In assessing a motion to dismiss under Federal Rule 12(b)(6), the court's review is limited to the live Complaint and any documents attached to it. Brand Coupon Network, L.L.C. v. Catalina Mktg. Corp., 748 F.3d 631, 635 (5th Cir. 2014). The court may also consider documents attached to either a motion to dismiss or an opposition to that motion when the documents are referred to in the pleadings and are central to a plaintiff's claims. Id. When reviewing the Complaint, the “court accepts all well-pleaded facts as true, viewing them in the light most favorable to the plaintiff.” Martin K. Eby Constr. Co. v. Dallas Area Rapid Transit, 369 F.3d 464, 467 (5th Cir. 2004) (quoting Jones v. Greninger, 188 F.3d at 324).
A Complaint should only be dismissed under Federal Rule 12(b)(6) after affording ample opportunity for the plaintiff to state a claim upon which relief can be granted, unless it is clear amendment would be futile. Foman v. Davis, 371 U.S. 178, 182 (1962); Hitt v. City of Pasadena, 561 F.2d 606, 608-09 (5th Cir. 1977); DeLoach v. Woodley, 405 F.2d 496, 496-97 (5th Cir. 1968). Consequently, when it appears a more careful or detailed drafting might overcome the deficiencies on which dismissal is sought, a Court must allow a plaintiff the opportunity to amend the Complaint. Hitt, 561 F.2d at 608-09. A court may appropriately dismiss an action with prejudice without giving an opportunity to amend if it finds the plaintiff alleged his best case or if amendment would be futile. Foman, 371 U.S. at 182; DeLoach, 405 F.2d at 496-97.
ANALYSIS
The Government argues Casillas' claims are subject to dismissal for two reasons: (1) Casillas' claims are unexhausted because he (a) failed to timely file his formal complaint of discrimination, (b) failed to timely appeal the February 7, 2022 Final Agency Decision to the EEOC, and (c) failed to exhaust claims alleged for the first time in this action; and, in the alternative, (2) Casillas' discrimination claims should be dismissed under Rule 12(b)(6) because he failed to allege facts showing the two “ultimate elements” required to advance an age or disability discrimination claim beyond the pleading stage and into discovery.
The Government further argues the Court should affirm the MSPB decision upholding the VA's decision to fire Casillas because Casillas failed to carry his burden to show that the MSPB decision was clearly arbitrary and capricious, unsupported by substantial evidence, or otherwise not in accordance with law. The Court considers each of these arguments, in turn, below.

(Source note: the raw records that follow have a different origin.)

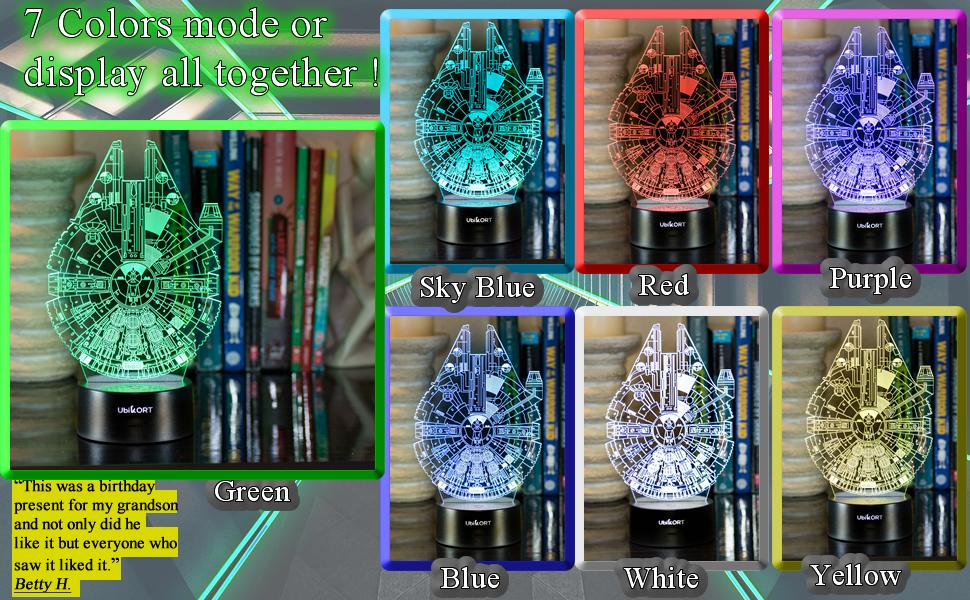3d Lamp 7 color modes millennium falcon star wars night lamp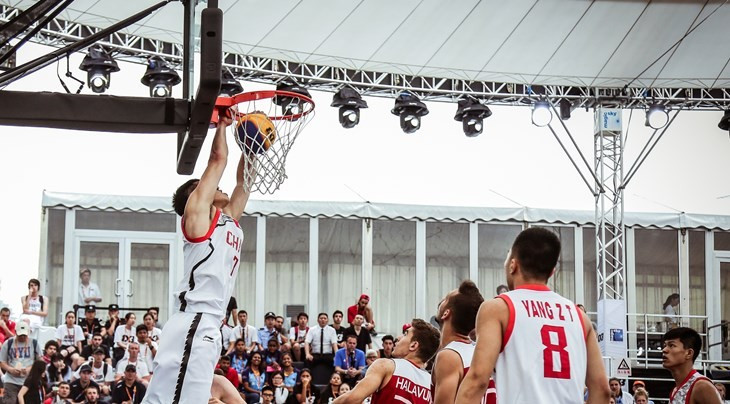 PH boys bow out of FIBA 3x3 with loss in quarterfinals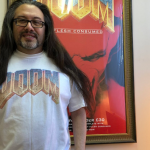 اعتاد أن يكون أسوأ: مؤلف Doom جون روميرو على الألعاب الحديثة ، إعادة تشغيل Doom و Donat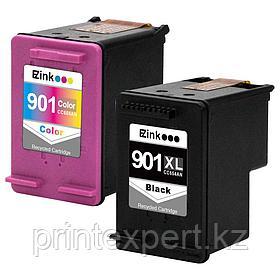 Картридж HP CC654A №901XL Black, 18ml, for DJ 4524/J4535/J4580/J4624/J4660/J4680 up to 700 pages JET TEK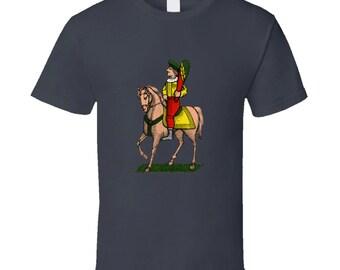 Horse Knight Cavallo Clubs Bastoni Italian Cards Scopa Briscola T Shirt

I. Timeliness and Exhaustion
The Government argues Casillas' claims should be dismissed because he failed to timely exhaust his administrative remedies. Indeed, federal anti-discrimination laws require plaintiffs to exhaust administrative remedies before bringing suit in federal court. See Pacheo v. Mineta, 448 F.3d 783, 788 (5th Cir. 2006) (Title VII); Ruiz v. Brennan, 851 F.3d 464, 468 (5th Cir. 2017) (Rehabilitation Act); Estrada v. Donahoe, No. EP-14-CV-254-PRM, 2014 WL 10178980, at *3 (ADEA). Federal anti-discrimination statutes “confer[] the right to file a civil action in federal court only when a party has been ‘aggrieved by the final disposition of [his administrative] complaint, or by the failure to take final action on [his] complaint.'” Bush v. Engleman, 266 F.Supp.2d 97, 101 (D.D.C. 2003) (quoting 42 U.S.C. §2000e-16(c)); Randel v. U.S. Dep't of Navy, 157 F.3d 392, 395 (5th Cir. 1998). A plaintiff who fails to complete the administrative process “fails to satisfy the exhaustion requirement”-a failure that “precludes judicial review of those claims.” Bush, 266 F.Supp.2d at 101 (quoting Greenlaw v. Garrett, 59 F.3d 994, 997 (9th Cir. 1995)).

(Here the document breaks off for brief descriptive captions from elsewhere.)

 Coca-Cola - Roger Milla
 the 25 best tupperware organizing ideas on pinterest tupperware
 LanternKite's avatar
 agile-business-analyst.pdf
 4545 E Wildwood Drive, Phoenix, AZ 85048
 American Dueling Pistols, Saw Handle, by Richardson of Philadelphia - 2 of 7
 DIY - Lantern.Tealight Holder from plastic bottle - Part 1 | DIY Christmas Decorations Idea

Casillas asserts claims under the ADA and the Rehabilitation Act; however, the VA, as an agency of the federal government, cannot be sued under the ADA. See Washburn v. Harvey, 504 F.3d 505, 508 (5th Cir. 2007). The Court, therefore, limits its analysis to the Rehabilitation Act, which is “the exclusive remedy for a federal employee alleging disability-based discrimination.” Dark v. Potter, 293 Fed.Appx. 254, 258 (5th Cir. 2008); Delano-Pyle v. Victoria Cnty., Tex., 302 F.3d 567, 574 (5th Cir. 2002).

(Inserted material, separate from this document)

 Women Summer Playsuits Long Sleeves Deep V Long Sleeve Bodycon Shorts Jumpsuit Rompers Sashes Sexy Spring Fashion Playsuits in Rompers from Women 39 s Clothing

The Government asserts Casillas failed to exhaust remedies by missing two deadlines. Casillas' response to the Government's motion to dismiss suggests he was under the impression that his untimely filings were excused because he was granted an extension. The Court provides the following timeline to assist its analysis:
• September 13, 2021 - Casillas initiated contact with an EEO counselor to allege discrimination claims. See Exh. B to ECF No. 26 (Initial Counseling Form and Interview Sheet).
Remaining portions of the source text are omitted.